UK government committee suggests outright ban on 'casino banking'

A ban on risky trading activities by large British banks could be needed to stop them taking advantage of UK government support, MPs said today.

A ban on risky trading activities by large British banks could be needed to stop them taking advantage of UK government support, MPs said today.

The British Treasury Select Committee said bank profiteering on lucrative trading activities would be “intolerable” if taxpayers took the lion’s share of the risk to protect savings deposits.

MPs also attacked recent changes announced to the overseeing Tripartite Authority – the Financial Services Authority, Bank of England and Treasury – as “largely cosmetic”.

The Tripartite was criticised on its handling of the Northern Rock crisis but where final responsibility for decision and actions lay remained “a muddle”, the committee claimed.

MPs welcomed proposals by the FSA to impose much higher capital requirements on ’casino’ banking – but said the watchdog must not rule out a complete bar on such activities.

“A ban may not be necessary if firms are given sufficient incentive to separate their trading units from their retail banking activities of their own accord, but... should not be ruled out by the FSA as an option at this early stage,” its report said.

MPs added: “Those banks which are too big to fail must no longer be able to take advantage of that fact for private gain.”

The real test of the watchdog’s more invasive approach to banking supervision to prevent a repeat of the banking crisis will be when the boom years return, the committee said.

Chairman John McFall said: “All this is very fashionable now; the FSA must develop sufficient teeth in order to be able to go against the tide in the future and take unpopular decisions.”

Plans to rebrand the Tripartite’s standing committee with a Financial Stability Committee (FSC) announced in a White Paper earlier this month would “achieve little by itself”, when an improvement in cooperation and clarification of responsibilities was required.

“When the dust eventually settles on a new system, the question that we, and others, will ask is ”Who gets fired?“ if and when the next crisis occurs.
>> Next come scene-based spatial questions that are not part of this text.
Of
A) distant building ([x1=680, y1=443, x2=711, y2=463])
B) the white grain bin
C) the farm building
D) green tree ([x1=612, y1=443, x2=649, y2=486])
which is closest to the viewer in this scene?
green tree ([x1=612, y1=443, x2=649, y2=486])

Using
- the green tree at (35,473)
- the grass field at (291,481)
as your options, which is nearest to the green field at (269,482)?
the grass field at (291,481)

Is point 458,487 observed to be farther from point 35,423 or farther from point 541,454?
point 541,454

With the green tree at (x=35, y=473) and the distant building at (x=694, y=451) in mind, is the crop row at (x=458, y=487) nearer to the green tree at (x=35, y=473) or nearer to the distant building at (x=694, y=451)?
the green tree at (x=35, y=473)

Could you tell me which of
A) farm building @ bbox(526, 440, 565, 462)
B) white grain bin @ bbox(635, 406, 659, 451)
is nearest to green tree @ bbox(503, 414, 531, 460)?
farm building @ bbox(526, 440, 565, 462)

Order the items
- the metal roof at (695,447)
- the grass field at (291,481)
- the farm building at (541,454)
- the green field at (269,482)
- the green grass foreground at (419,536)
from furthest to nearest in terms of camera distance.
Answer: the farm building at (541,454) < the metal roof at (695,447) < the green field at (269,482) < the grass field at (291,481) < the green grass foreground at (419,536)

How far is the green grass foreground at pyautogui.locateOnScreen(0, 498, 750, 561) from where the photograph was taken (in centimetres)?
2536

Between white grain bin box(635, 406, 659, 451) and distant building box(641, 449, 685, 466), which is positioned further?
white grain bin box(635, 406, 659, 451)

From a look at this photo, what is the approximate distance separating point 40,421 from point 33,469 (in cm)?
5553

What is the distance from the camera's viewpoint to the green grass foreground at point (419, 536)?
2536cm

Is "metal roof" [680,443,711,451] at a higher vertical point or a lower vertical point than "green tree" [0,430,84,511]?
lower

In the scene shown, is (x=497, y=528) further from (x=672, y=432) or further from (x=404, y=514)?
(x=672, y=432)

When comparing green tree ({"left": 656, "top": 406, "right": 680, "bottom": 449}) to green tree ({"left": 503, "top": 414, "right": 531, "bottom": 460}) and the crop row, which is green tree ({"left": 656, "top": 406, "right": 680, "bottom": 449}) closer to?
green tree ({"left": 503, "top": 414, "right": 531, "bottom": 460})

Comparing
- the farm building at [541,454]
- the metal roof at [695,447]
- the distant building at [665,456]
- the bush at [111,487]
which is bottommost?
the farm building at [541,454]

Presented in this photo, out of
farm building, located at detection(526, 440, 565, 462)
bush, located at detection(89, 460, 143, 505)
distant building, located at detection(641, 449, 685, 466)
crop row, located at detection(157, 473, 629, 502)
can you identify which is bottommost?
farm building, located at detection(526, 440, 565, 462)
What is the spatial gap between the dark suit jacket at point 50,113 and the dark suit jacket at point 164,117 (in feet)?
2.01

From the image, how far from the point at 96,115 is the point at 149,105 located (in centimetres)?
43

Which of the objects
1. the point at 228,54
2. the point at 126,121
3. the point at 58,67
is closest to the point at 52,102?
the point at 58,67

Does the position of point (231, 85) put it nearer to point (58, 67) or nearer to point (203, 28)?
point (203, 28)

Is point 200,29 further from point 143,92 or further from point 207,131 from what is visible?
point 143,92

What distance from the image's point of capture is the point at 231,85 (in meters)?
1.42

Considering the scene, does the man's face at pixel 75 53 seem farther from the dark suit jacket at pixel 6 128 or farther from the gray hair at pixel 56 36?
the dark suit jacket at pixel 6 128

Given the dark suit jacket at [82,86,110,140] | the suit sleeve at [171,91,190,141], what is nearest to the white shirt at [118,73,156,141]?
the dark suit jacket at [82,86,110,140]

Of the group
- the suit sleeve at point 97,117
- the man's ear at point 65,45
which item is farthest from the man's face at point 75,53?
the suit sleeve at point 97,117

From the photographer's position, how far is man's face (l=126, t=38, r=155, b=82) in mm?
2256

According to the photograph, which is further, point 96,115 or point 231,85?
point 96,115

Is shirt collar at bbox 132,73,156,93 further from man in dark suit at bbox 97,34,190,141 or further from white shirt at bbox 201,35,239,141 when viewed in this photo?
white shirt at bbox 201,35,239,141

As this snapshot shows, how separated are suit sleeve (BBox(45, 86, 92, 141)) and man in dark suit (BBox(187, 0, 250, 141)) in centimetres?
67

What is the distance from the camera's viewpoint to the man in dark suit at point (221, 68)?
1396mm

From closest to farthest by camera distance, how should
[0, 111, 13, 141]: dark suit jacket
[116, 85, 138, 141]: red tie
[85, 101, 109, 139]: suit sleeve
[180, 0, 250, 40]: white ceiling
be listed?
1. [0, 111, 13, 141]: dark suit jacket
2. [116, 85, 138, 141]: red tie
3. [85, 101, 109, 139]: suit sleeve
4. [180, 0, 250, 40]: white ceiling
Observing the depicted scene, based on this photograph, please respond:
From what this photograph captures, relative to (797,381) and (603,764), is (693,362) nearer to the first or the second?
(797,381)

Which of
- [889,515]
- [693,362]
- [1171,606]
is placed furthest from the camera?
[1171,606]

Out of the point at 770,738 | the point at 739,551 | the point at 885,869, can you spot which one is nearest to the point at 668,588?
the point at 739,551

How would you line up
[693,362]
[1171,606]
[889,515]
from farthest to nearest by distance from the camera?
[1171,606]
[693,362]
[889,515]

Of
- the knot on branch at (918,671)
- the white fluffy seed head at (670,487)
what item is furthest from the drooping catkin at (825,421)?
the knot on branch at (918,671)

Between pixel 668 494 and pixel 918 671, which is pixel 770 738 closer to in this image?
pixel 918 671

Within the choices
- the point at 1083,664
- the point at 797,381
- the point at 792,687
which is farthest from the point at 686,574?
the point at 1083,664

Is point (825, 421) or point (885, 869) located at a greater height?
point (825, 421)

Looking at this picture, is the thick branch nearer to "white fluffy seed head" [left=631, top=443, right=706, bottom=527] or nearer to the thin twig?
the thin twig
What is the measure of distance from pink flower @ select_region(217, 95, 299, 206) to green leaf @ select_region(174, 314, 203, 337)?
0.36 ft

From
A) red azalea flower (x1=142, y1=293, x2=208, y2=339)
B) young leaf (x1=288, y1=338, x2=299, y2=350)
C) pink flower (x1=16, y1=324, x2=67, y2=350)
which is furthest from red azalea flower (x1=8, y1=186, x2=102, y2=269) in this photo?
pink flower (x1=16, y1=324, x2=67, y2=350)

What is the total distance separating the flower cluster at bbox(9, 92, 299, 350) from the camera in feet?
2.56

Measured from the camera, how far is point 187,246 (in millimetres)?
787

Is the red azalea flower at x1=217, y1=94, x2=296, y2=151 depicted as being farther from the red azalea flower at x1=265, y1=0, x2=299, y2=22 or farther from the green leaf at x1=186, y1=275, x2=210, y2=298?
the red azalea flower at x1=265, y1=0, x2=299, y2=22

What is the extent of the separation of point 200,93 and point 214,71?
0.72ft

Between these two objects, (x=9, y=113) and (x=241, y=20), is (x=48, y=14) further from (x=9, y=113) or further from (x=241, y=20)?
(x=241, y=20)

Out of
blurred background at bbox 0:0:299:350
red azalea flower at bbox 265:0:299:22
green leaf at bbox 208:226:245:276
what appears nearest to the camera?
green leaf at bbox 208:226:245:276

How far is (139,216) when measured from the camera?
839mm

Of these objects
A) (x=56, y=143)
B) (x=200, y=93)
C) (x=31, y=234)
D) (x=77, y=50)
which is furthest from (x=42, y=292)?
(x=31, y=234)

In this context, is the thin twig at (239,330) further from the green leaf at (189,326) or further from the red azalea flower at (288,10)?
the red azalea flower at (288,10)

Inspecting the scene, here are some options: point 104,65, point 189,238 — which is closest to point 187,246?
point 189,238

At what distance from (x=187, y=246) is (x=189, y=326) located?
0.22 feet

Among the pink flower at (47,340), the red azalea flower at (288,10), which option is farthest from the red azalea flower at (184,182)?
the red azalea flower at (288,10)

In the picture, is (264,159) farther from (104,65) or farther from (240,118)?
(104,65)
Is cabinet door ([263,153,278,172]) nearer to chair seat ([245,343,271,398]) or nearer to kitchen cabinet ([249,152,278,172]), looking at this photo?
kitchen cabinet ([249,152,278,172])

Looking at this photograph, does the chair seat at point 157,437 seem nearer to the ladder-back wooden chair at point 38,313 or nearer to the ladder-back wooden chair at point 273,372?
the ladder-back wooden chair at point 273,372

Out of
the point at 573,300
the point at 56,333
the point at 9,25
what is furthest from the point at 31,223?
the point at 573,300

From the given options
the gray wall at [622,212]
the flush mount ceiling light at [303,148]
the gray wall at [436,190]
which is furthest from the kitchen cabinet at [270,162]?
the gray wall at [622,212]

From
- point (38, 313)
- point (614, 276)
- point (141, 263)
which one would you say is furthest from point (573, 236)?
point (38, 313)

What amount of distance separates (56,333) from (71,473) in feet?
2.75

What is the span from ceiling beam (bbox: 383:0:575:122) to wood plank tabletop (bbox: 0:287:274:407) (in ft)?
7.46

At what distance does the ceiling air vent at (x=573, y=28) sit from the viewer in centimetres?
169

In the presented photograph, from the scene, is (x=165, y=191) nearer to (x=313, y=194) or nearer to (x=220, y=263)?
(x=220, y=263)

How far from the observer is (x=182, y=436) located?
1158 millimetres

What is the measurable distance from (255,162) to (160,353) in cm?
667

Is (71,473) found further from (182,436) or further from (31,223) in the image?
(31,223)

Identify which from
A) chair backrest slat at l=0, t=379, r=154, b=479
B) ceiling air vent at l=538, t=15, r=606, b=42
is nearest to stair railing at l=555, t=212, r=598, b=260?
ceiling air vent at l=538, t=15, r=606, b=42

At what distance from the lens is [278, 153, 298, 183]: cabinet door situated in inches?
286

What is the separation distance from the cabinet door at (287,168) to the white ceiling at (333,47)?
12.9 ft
It is a blunt question, but one which is necessary,” the report said.

Governor Mervyn King fuelled rumours of a rift between the Bank of England and the Treasury before the White Paper was published when he stunned MPs by admitting he had “no idea” what was going to be in it.

The committee said it was “extremely perturbed” at the lack of communication revealed by Mr King.

The report added: “The Chancellor must set out why consultation papers on financial reform are now no longer jointly published, or even shared, with his Tripartite colleagues.

“Failure to do so will only add further cause for concern to those worried about the state of the crucial relationships between the Tripartite principals.”

The FSA said the committee’s report acknowledged that it had “proactively identified and rectified its historic mistakes and that the financial services sector has clearly felt this change in approach”.

“The FSA’s new intensive supervisory approach is about making judgments on what might happen in the future – boom or bust – rather than acting solely on observable facts,” it said.

Liberal Democrat Treasury spokesman Vince Cable said: “This report rightly underlines the need for high-quality and transparent regulation if we are to create a stable financial system.

“We must not create a regulatory system that just deals with the current crisis but one which is fit for all the challenges ahead.”